Back in the day, we wee DM’s had all these hardback books for D&D (note this does not have the A in front of it) that we would carry around all over the place in case we needed to look up some arcane fact buried in the largely incomprehensible and inconsistent ruleset that was Advanced Dungeons and Dragons. In our 6th grade brains, we thought we were actually playing AD&D, referencing the hardback books and even leaving the Basic D&D books at home from time to time. In reality, however, we were actually playing the Red Box/Blue box basic D&D using the AD&D Monster manual, Fiend Folio and a few tidbits (magic items, psionics (bleh), etc.) from the Players Handbook/Dungeon Masters guide chosen at will because, quite frankly, the AD&D ruleset was pretty much ass compared to basic, and PURE ASS compared to anything modern that was written to a good standard and actually thouroughly playtested. The version I started the game with (blue box) only went to level 3–hence the pathway at that time (before the red box set) was to go AD&D. There was no other choice if you wanted characters over level 3. Yet, even with these massive tomes, we still played with all the Basic D&D rules, literally glossing over the AD&D combat rules in the Dungeon Masters Guide, not just simply ignoring the nuances, but ignoring the entire fundamentals of the AD&D system.

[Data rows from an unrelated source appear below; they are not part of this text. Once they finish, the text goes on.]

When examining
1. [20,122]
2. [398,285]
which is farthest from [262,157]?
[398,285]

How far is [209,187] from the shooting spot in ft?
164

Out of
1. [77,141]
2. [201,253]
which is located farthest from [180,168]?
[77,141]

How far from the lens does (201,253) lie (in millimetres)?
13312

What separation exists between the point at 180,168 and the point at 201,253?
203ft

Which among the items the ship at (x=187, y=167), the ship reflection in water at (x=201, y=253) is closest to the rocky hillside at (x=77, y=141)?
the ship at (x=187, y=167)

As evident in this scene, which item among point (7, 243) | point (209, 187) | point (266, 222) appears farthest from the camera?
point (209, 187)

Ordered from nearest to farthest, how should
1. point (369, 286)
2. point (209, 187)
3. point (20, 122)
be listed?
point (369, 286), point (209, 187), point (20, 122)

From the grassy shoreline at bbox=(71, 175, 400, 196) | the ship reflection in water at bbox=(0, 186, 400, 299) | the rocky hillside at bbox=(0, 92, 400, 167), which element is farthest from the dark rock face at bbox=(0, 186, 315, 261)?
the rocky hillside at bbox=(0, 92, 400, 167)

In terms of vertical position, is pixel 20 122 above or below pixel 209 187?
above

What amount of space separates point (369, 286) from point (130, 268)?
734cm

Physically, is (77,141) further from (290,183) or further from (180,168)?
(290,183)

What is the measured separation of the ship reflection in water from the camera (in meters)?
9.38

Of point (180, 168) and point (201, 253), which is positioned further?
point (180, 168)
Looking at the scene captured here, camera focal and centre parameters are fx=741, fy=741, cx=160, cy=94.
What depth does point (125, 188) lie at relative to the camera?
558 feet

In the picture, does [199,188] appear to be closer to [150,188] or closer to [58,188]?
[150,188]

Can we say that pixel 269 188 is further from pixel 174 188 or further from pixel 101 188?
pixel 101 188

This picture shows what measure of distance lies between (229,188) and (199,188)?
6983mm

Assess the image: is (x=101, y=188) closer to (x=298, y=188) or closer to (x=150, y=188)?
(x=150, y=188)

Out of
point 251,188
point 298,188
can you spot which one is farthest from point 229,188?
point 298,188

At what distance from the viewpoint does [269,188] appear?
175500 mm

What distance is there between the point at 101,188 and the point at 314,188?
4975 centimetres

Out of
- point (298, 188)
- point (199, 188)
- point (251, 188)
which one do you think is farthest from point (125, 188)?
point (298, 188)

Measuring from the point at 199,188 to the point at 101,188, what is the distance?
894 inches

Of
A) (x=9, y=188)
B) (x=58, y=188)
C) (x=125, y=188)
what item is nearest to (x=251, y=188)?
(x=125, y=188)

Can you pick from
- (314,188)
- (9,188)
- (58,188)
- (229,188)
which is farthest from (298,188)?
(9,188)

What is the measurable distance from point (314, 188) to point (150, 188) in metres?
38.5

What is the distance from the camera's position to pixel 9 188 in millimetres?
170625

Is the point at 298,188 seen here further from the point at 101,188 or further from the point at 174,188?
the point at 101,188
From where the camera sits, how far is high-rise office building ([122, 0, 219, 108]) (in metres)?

So Wizards of the Coast has announced that it will reprint the old AD&D hardback books in 2012. Though this is an interesting use of the IP, and will go to support the Gygax Memorial fund (Lake Geneva needs a statue of the man somewhere!) what I personally hope it squashes is any nostalgic dreams that AD&D was a good system or even an understandable system, especially compared to the good old Basic D&D that we were actually playing back in the day which lives on in a lot of versions (Labyrinth Lord is my favorite of the bunch) .
After abusing AD&D for years Matt and I had a campaign using classic/basic D&D rules and found it far more entertaining. However, we did remove the rule that you get XP for the amount of GP you would gain during an adventure. That XP gain method was a total failure and serious flaw in the system.